ASSIGNMENT | Copy the data exactly; pictures stay out of the copy.

PROVIDED DATA |
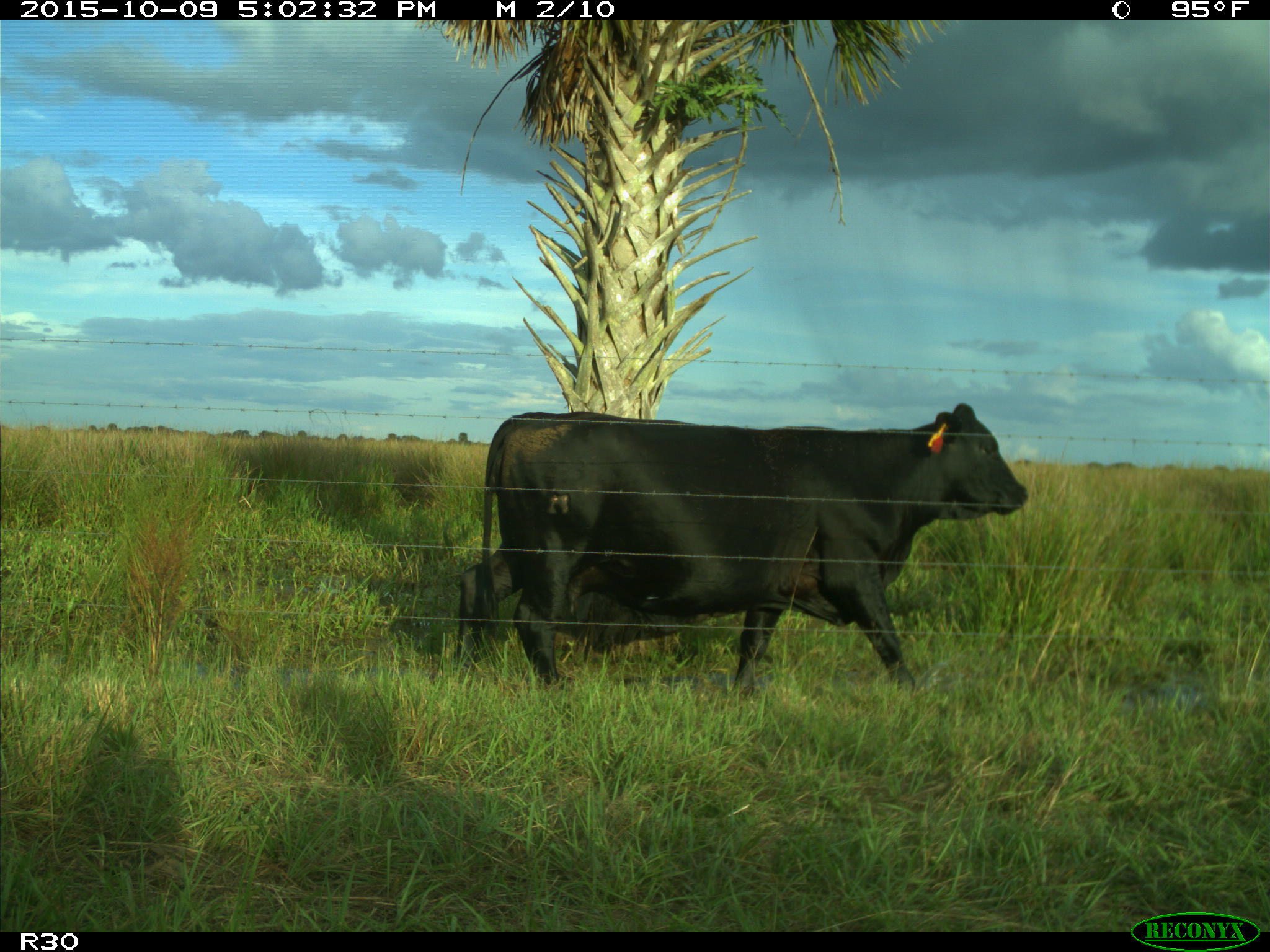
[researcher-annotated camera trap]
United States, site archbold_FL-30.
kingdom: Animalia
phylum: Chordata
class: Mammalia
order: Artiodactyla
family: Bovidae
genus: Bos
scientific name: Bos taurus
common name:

PROBLEM SOLUTION |
[researcher-annotated camera trap]
United States, site archbold_FL-30.
kingdom: Animalia
phylum: Chordata
class: Mammalia
order: Artiodactyla
family: Bovidae
genus: Bos
scientific name: Bos taurus
common name:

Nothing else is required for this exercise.